2023-12-07T16:31:32.387219-05:00 mlx-4700-51 switchd[7354]: hal_mlx_sdk_counter_wrap.c:366 ERR
sx_api_flow_counter_bulk_set create failed with: No More Resources
2023-12-07T16:31:32.387338-05:00 mlx-4700-51 switchd[7354]: hal_mlx_flx_acl.c:9531 ERR
flow_counter_bulk_set create failed with: No More Resources
2023-12-07T16:31:32.387415-05:00 mlx-4700-51 switchd[7354]: hal_mlx_flx_acl.c:3202 ERR BULK
counter init failed with No More Resources
2023-12-07T16:31:32.387481-05:00 mlx-4700-51 switchd[7354]: hal_mlx_flx_acl.c:2765
 hal_mlx_flx_chain_desc_install returned 0
2023-12-07T16:31:32.387554-05:00 mlx-4700-51 switchd[7354]: hal_mlx_flx_acl.c:1981 ERR
acl_plan_install returned 0
2023-12-07T16:31:32.393928-05:00 mlx-4700-51 switchd[7354]: sync_acl.c:225 ERR BULK counter init
failed with No More Resources
2023-12-07T16:31:32.394047-05:00 mlx-4700-51 switchd[7354]: sync_acl.c:6669 ERR BULK counter init
failed with No More Resources

For information on ACL resource limitations, refer to Hardware Limitations for ACL Rules.

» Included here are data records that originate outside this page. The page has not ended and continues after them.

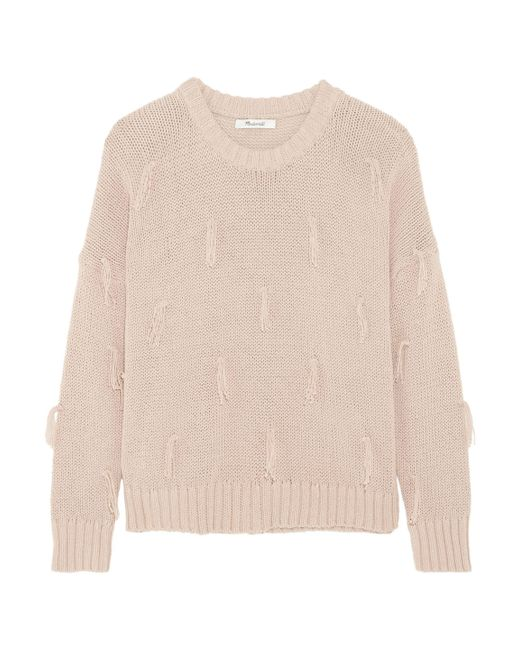 Madewell | Pink Tasseled Cotton Sweater Antique Rose | Lyst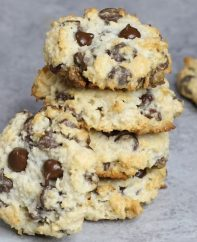 4 Ingredient Chocolate Chip Coconut Cookies – The BEST soft and chewy coconut chocolate chip cookies made with only 4 ingredients: coconut flakes, almond flour, chocolate chips, and sweetened condensed milk! So simple and so delicious! It's great for snack, parties, or dessert! Great for gifts too! Quick and easy recipe. Vegetarian. 20 minute desserts. Video recipe. | Tipbuzz.com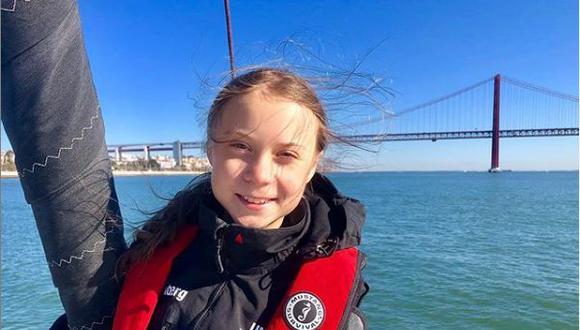 Greta Thunberg viajó tres semanas en catamarán desde Estados Unidos a Europa para asistir a la COP25 en Madrid. (Instagram de Greta Thunberg).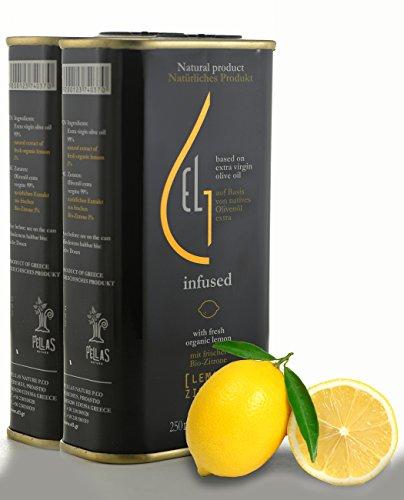 Pellas Nature   Fresh Organic Lemon Infused Extra Virgin Olive Oil   Ultra Premium Tin   Single Origin   8.45 oz 250ml (2 Pack)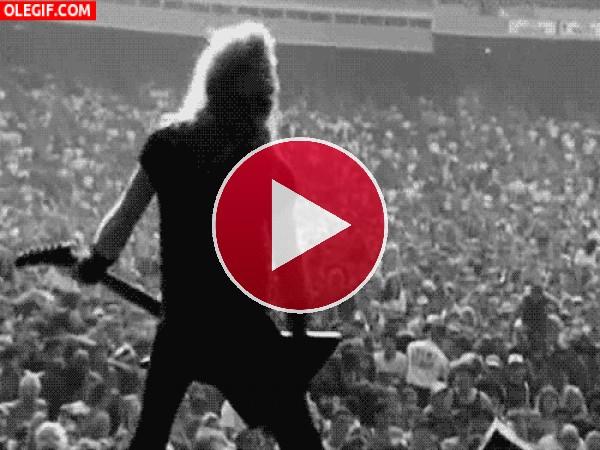 GIF: Concierto de Metallica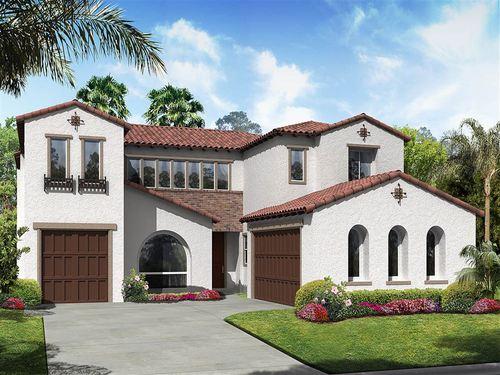 Bella Vista at San Elijo Hills by Ryland Homes in San Diego California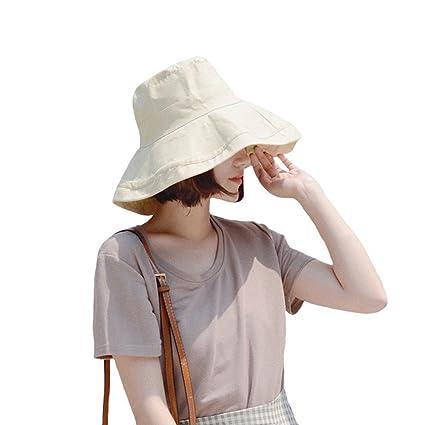 2a7cdcd1ae11 Sombreros de dibujos animados japoneses sombrero de pescador de ...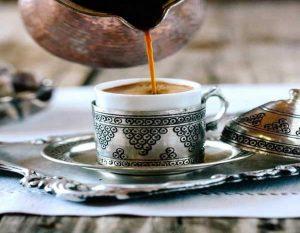 آخرین قیمت قهوه ترک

On Spectrum-2 and Spectrum-3 switches, you might see resource errors when you try to configure more than 1000 VLAN interfaces because certain VLAN counters share space with ACL memory in the ATCAM.

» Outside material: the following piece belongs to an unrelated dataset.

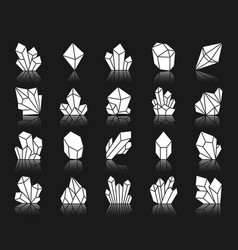 Crystal white silhouette icons set vector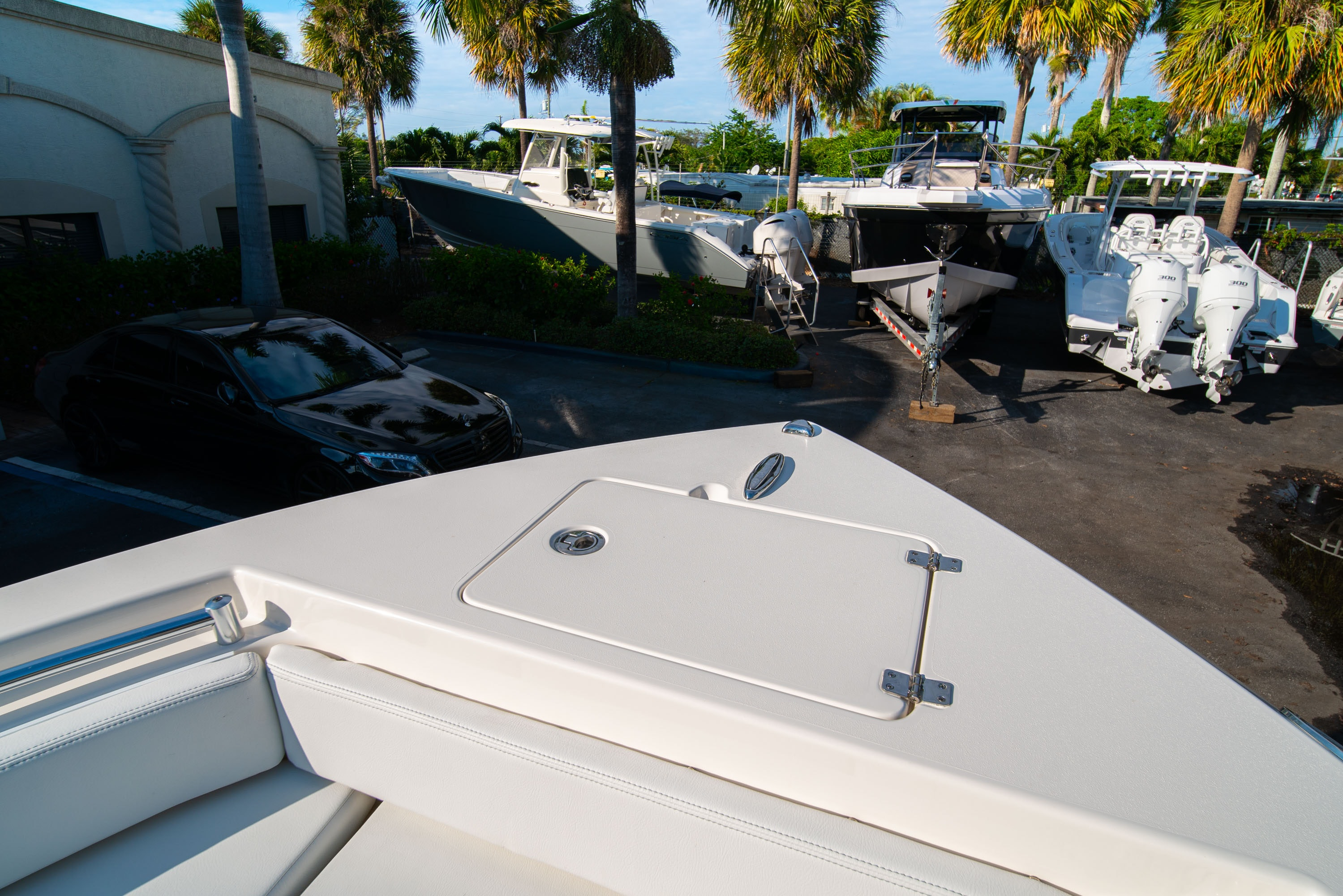 Thumbnail 36 for New 2020 Cobia 220 CC boat for sale in West Palm Beach, FL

To free up resources, you can:

  • Reduce the number of specified VLANs or VLAN interfaces to the number you really need in the network.

  • Free up VLAN flow counter space; edit the /etc/mlx/datapath/stats.conf file to uncomment and set the hal.mlx.stats.vlan.enable option to FALSE, then reload switchd:

    cumulus@switch:$ sudo nano /etc/mlx/datapath/stats.conf
    # Once the stat controls are enabled/disabled,
    # run 'systemctl reload switchd' for changes to take effect
    hal.mlx.stats.vlan.enable = FALSE
    
    cumulus@switch:$ sudo systemctl reload switchd.service
    

The flow counters are internal counters for debugging; you do not see the counters in nv show interface <interface> counters or cl-netstat commands.

To see how much space the flow counters consume, examine the Flow Counters line in the cl-resource-query output.

ACLs Do not Match when the Output Port on the ACL is a Subinterface

The ACL does not match on packets when you configure a subinterface as the output port. The ACL matches on packets only if the primary port is as an output port. If a subinterface is an output or egress port, the packets match correctly.

For example:

-A FORWARD -o swp49s1.100 -j ACCEPT

Egress ACL Matching on Bonds

Cumulus Linux does not support ACL rules that match on an outbound bond interface. For example, you cannot create the following rule:

[iptables]
-A FORWARD -o <bond_intf> -j DROP

To work around this issue, duplicate the ACL rule on each physical port of the bond. For example:

[iptables]
-A FORWARD -o <bond-member-port-1> -j DROP
-A FORWARD -o <bond-member-port-2> -j DROP

SSH Traffic to the Management VRF

To allow SSH traffic to the management VRF, use -i mgmt, not -i eth0. For example:

-A INPUT -i mgmt -s 10.0.14.2/32 -p tcp --dport ssh -j ACCEPT

INPUT Chain Rules and swp+

In INPUT chain rules, the -i swp+ match works only if the destination of the packet is towards a layer 3 swp interface; the match does not work if the packet terminates at an SVI interface (for example, vlan10). To allow traffic towards specific SVIs, use rules without any interface match or rules with individual -i <SVI> matches.